======== Extract ========

February 11, 2020
Non-communicable diseases (NCD) such as
cancers, diabetes, heart and chronic lung diseases, account for 40 million
(70%) of the world’s 56 million annual deaths. Practically half of the people
who die from these often-treatable illnesses are under 70 years of
age. While some lack access to care, is that the primary reason so many
are treated when they are seriously ill? The answer isn’t necessarily drug
costs, hidden hospital charges, poor medical care or access challenges - the
go-to villains in this current policy climate. Often, the biggest illness
to overcome is our fear: fear of embarrassment and overcoming social
disparities, stigma and what the physician might find. Fear is the
equal-opportunity culprit that may most likely delay diagnosis and prevent
early intervention.
There are countless studies that show a link
between fear of illness and avoiding care, especially as people approach middle
age, with one recent UK study showing
that as many as a third of people have avoided a doctor’s visit they deemed
necessary. Perhaps ignorance is bliss, but can we afford evasive
behaviors – avoidance – when it comes to wellness and wellbeing? The data
show that we need to reorient to one of the biggest challenges – overcoming the
neglect driven by “fear of finding out,” because it is costing us trillions.
According to a study in the American Diabetes
Association journal Diabetes Care, the economic burden associated
with diagnosed diabetes, undiagnosed diabetes and prediabetes, and gestational
diabetes mellitus topped $400 billion three years ago. While those with
diabetes require active treatment, $43.4 billion was associated with
prediabetes. For the 84 million US adults with prediabetes, the
annual economic burden is $500 per person, according to “The Economic Burden of Elevated
Blood Glucose Levels in 2017: Diagnosed and Undiagnosed Diabetes, Gestational
Diabetes, and Prediabetes.”
When we look at health care costs, the
bullseye seems to be drug costs. But Merck CEO Ken Frazier in
answering a question at the Forbes Healthcare Summit about cancer drug costs
hit on a target we need to address beforehand:
“The most important thing for us to have a
holistic view of value is to have a holistic view of cost, because when you
look at the cost of the natural disease, it’s actually cancer we can’t afford.”

========

Prompt - Condense the paragraph beginning "According to a study in the American Diabetes Association journal" in the article on fear and health care into a brief list that keeps its main facts.

======== Record excerpts ========

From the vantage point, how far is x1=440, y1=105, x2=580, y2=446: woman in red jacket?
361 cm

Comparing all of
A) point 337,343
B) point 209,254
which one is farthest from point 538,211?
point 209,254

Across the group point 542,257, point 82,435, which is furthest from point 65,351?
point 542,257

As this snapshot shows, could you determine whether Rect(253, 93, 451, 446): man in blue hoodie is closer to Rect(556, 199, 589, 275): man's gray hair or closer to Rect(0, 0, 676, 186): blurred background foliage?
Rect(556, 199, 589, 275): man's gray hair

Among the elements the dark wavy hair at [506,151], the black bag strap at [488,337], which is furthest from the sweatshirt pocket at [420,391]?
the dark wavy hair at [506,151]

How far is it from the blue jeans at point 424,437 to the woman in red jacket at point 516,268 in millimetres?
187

========
======== Record excerpts ========

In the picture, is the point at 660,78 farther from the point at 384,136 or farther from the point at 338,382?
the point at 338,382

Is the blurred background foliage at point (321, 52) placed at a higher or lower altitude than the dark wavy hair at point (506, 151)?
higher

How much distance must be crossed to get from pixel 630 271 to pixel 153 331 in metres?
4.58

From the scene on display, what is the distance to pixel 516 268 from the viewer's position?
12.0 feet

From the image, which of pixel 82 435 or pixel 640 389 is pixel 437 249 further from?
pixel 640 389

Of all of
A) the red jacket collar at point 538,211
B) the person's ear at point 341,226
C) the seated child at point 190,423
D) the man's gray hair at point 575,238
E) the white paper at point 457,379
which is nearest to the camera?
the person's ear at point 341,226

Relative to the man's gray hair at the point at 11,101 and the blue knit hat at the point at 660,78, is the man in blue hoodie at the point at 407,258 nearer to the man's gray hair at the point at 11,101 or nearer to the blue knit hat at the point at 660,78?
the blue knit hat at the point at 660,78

========
======== Record excerpts ========

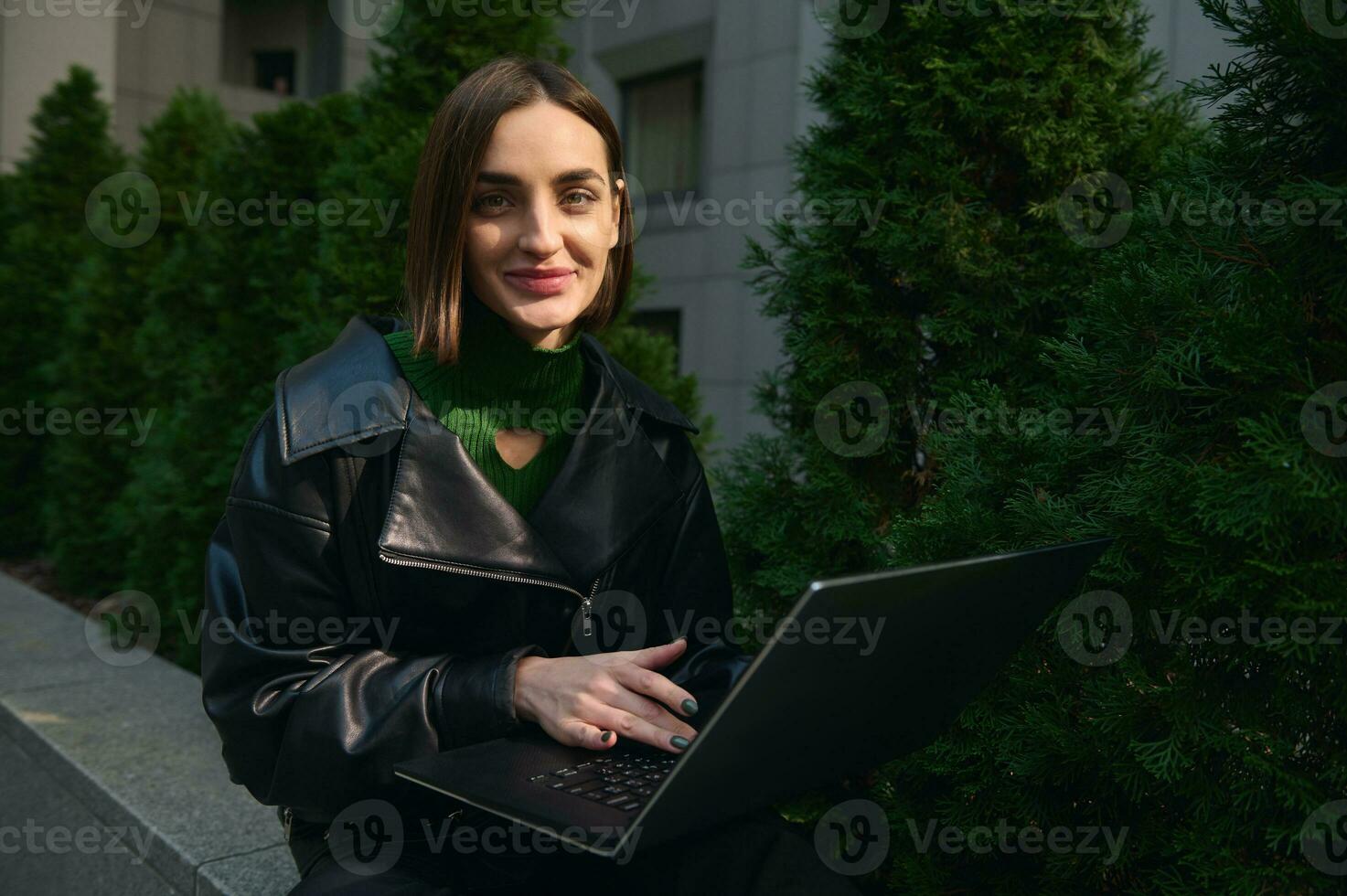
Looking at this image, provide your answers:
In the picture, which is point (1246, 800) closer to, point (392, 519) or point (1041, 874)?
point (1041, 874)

========

Problem solution -
- Source: a study in *Diabetes Care*, the American Diabetes Association journal.
- The economic burden of diagnosed diabetes, undiagnosed diabetes, prediabetes and gestational diabetes mellitus topped $400 billion three years ago.
- People with diabetes need active treatment, but $43.4 billion of that burden was tied to prediabetes.
- The 84 million US adults with prediabetes each carry an annual economic burden of $500, according to "The Economic Burden of Elevated Blood Glucose Levels in 2017: Diagnosed and Undiagnosed Diabetes, Gestational Diabetes, and Prediabetes."